IF 0.8 4区 医学 Q4 PUBLIC, ENVIRONMENTAL & OCCUPATIONAL HEALTH Pub Date : 2024-01-01
Thistle I Elias, Jessica R Thompson, Brandi Boak, Denise Jones, Brandon Ziats

Background: Due to the COVID-19 pandemic, health professional training programs made substantial changes to shift previously in-person student training opportunities to remote settings.

Objectives: We present lessons learned from changes made to one community-engaged internship program, Bridging the Gaps (BTG)-Pittsburgh, that should prove helpful in future times of crisis.

Methods: BTG-Pittsburgh places inter-disciplinary graduate pairs of students in community-based organizations that serve marginalized populations, to work directly with program participants and develop tangible products aimed to build organizational capacity. Students get additional training on poverty awareness, health literacy, community violence, food justice, trauma-informed self-care, cultural and academic humility, oral health and advocacy. Upon pandemic onset, given increased community need and community partner feedback, BTG-Pittsburgh pivoted quickly, shifting to remote engagement and making critical adjustments to ensure responsiveness to student and community partner needs. Adjustments included: 1) adopting a trauma-informed approach, 2) developing remote mentoring guidance, and 3) doubling site visits to ensure that students and site mentors felt sufficiently supported.

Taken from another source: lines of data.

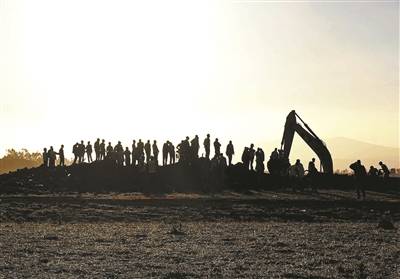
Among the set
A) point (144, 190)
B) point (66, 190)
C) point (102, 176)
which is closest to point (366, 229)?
point (144, 190)

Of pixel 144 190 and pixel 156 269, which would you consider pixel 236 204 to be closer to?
pixel 144 190

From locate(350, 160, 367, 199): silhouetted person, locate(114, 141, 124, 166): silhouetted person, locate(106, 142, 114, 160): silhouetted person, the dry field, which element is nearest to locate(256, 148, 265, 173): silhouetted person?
locate(114, 141, 124, 166): silhouetted person

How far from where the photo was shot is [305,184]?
43188mm

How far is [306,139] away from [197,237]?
3070 cm

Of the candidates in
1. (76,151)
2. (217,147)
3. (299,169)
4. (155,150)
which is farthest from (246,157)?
(76,151)

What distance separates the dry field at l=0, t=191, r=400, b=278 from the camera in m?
14.7

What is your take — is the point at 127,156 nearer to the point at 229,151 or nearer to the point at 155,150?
the point at 155,150

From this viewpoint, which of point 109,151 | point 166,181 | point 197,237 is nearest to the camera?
point 197,237

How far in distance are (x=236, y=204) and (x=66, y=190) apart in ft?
45.0

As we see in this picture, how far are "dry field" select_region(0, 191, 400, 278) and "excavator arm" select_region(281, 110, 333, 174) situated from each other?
1460 cm

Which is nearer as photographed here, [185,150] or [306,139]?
[185,150]

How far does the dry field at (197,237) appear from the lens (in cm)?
1470

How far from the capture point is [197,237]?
66.8ft

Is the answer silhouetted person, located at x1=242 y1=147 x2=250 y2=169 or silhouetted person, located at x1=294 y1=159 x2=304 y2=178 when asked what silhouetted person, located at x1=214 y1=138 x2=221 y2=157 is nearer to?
silhouetted person, located at x1=242 y1=147 x2=250 y2=169
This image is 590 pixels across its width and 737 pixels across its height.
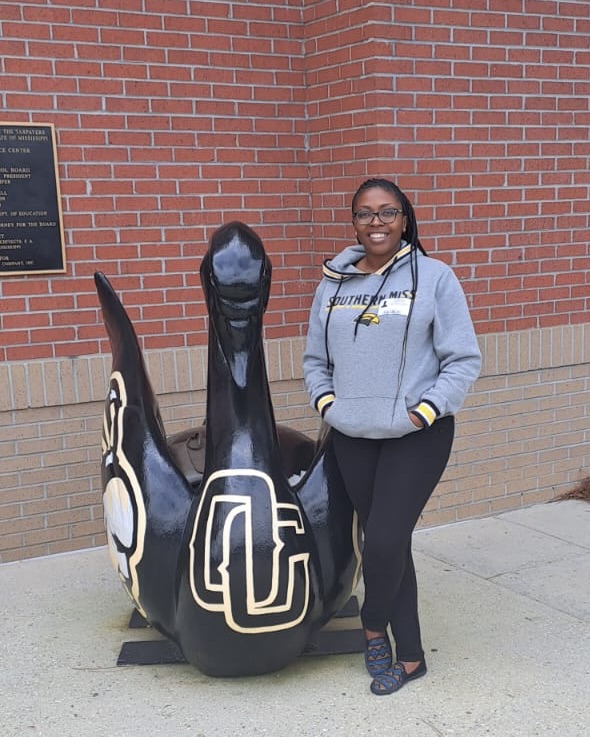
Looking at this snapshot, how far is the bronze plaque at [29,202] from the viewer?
4.68 metres

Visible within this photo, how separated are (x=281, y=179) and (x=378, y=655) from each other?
3042 mm

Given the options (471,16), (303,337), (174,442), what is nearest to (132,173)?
(303,337)

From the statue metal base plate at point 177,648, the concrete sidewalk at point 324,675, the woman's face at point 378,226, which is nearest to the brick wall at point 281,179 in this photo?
the concrete sidewalk at point 324,675

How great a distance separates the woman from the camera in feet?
10.5

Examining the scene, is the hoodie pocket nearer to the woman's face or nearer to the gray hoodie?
the gray hoodie

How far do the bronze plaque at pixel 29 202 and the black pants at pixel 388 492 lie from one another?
2.23 metres

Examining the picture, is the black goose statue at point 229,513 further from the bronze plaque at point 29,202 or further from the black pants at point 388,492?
the bronze plaque at point 29,202

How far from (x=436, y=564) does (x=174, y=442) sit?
1.86m

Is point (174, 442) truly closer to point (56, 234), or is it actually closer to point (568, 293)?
point (56, 234)

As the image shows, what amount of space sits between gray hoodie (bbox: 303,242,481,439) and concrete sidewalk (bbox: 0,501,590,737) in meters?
1.05

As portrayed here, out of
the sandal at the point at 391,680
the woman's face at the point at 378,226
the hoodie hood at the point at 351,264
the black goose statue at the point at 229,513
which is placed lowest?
the sandal at the point at 391,680

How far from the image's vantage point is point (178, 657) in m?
3.65

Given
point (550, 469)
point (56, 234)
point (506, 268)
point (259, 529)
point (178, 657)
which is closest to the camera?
point (259, 529)

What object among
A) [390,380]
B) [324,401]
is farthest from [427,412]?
[324,401]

Conclusions: Several program and partnership attributes contributed to our overall program success, including a model of reciprocal benefits, providing supports, flexibility, and long-standing relationships. The university's quick adoption of remote technology and each participating school's commitment to supporting the program model, further enabled effective student-organization-program collaboration. These lessons can inform community-partnered experiential learning programs that may need to incorporate remote components moving forward.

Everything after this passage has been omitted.